Confesión

No creo en la otra vida, pero si algún día me desdigo y termino aceptando la certeza de una eternidad para la que hoy no me basta la fe, será porque piense que vidas tan generosamente entregadas a las mejores causas de los seres humanos, como la del padre Pedro Casaldáliga, no tendrían sentido sin esa prolongación de la existencia donde se vean cumplidos los mejores sueños y anhelos de todos, porque algo así debe ser la otra vida.

No creo en el cielo, pero si algún día me arrepiento de tanta agnóstica ignorancia, y acabo  agradeciendo esa divina referencia en la que todos los seres humanos sean por fin iguales, será porque, finalmente, acabe apreciando que ejemplos como el que brinda el padre Ernesto Cardenal supieron transformar el más empobrecido infierno de este mundo en la más hermosa y humana fiesta de la solidaridad, porque algo así debe ser el cielo.

No creo en la Iglesia, pero si en algún momento de mi vida reconduzco la incredulidad que hoy manifiesto en esa santa institución y termino mi vida de rodillas, implorando perdón por mis pecados y buscando en su seno mi redención eterna, será porque ejemplos como el que ofreció monseñor Arnulfo Romero, desde su vocación y entrega a la causa de los más necesitados, me demuestren con algo más digno y confiable que meras palabras, que hasta incrédulos como yo podemos tener cabida en esa fe, porque algo así debe ser la Iglesia.

No creo en Dios, pero si algún día me convierto en otra oveja más de su rebaño, será porque termine encontrando a Dios en la humildad y sencillez de vidas ofrendadas a su servicio, como la del padre Leonardo Boff, Helder Cámara, Gaspar García Labiana, Ellacuría, Patxi Larraínzar, Jesús Lezaun, Regino Martínez, o las de tantas y tantos sanadores de almas que han convertido la palabra de Dios en diario ejercicio de fe, que han predicado el amor allá donde más se hace preciso su ejemplo, que han sacrificado cualquier aspiración personal y mundana en el fraterno abrazo solidario con aquellos más desprotegidos y necesitados, porque algo así debe ser Dios.

 

La vida en cifras

Pasan los años, ronroneando como gatos en celo, pasa el tiempo que pasa, la noche en los espejos, pasa la vida y pienso que ya se me ha hecho tarde para ser el cuarto Matamoros o el otro Pancho que no tuvo bolero.

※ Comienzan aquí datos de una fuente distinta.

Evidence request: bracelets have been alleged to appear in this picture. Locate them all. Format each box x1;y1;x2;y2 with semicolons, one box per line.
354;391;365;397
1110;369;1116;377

Ya casi ni registra mi memoria aquella isla de la Polinesia que descubrí a los veinte en un documental televisivo, aquella playa a la que prometiera retirarme cuando los cuarenta fueran viejos, aquella isla de ensueño, con su velero en el embarcadero, el mero en la parrilla, una hamaca a la sombra de un par de cocoteros, un pájaro, una ola, y una nativa bailando el ukelele.

Y sé que no debe quedar nadie que pueda dispensarme la confianza de creerme si le miento que, a los quince, soñé con emular a Julio Verne y viajar al centro de la Tierra, luego de que a los nueve sucumbiera a misioneras invocaciones que, para fortuna de la Iglesia, no insistieron, porque seis años más tarde también quise ser Galileo entrando al Vaticano sobre un caballo de Bastos, y quemar a Cisneros en la hoguera, y preñar a la Virgen de los Sueños.

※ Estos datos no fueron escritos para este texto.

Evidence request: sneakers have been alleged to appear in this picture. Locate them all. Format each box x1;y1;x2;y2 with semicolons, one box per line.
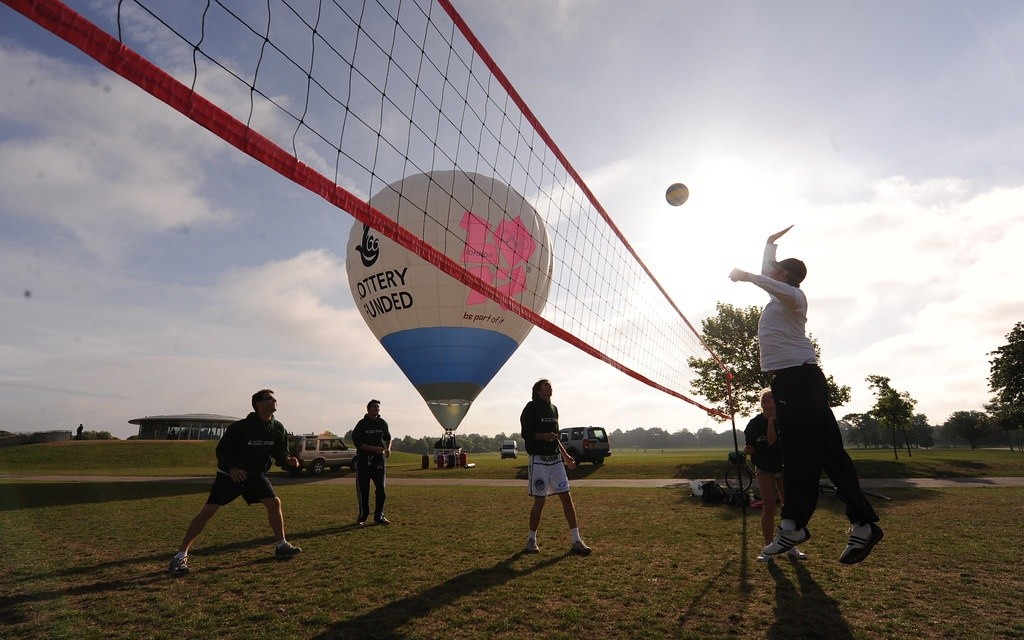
571;540;592;554
275;542;302;559
526;537;540;553
169;555;189;574
838;521;883;565
786;546;807;559
757;549;774;562
763;524;810;555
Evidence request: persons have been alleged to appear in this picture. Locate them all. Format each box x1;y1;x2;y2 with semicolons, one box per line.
520;380;592;553
351;400;392;526
744;388;806;562
77;424;83;440
728;225;883;565
169;390;301;575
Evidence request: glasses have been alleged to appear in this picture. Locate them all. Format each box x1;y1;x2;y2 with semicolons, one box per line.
263;397;276;401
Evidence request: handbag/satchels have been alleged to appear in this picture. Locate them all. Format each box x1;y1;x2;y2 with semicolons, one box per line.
690;480;704;496
727;488;747;507
701;481;725;504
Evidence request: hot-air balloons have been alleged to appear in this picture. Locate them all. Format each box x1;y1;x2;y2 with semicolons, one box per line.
346;171;554;464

Pasan los años, murmurando sus futuros infiernos, el día en los trajines, pasa la vida y tarde, temo, que ya se me ha hecho nunca para convertirme en el quinto mosquetero o sobarle las maracas a Gardel, que ya no estoy a tiempo de inventar la guía universal de la nostalgia o hallar mi luna llena entre las ruinas que tampoco ha respetado el tiempo.

Y dudo que el domingo que queda por pasar vaya feliz a despertarme en la Sierra Maestra y que el noticiero de las nueve, finalmente, me cuente que vencido y desarmado el ejército infame, han entrado los nuestros en la historia.

Pero el tiempo que pasa es un tiempo que queda y así parezca el juicio otro consuelo, hasta en el beneficio de la duda, me queda la aventura de ser yo, de ser el coro del son que nunca bailo, de ser el papa rojo en la mañana y la sota de copas por la noche, de enterrarme en la arena hasta la sombra y sonarme la ira en sus estrellas, de escribir al derecho y al revés, de volver a ser Dios en un teatro, sin un cuarto menguante que me espante y de reconciliarme con el niño que aún anda de mi mano.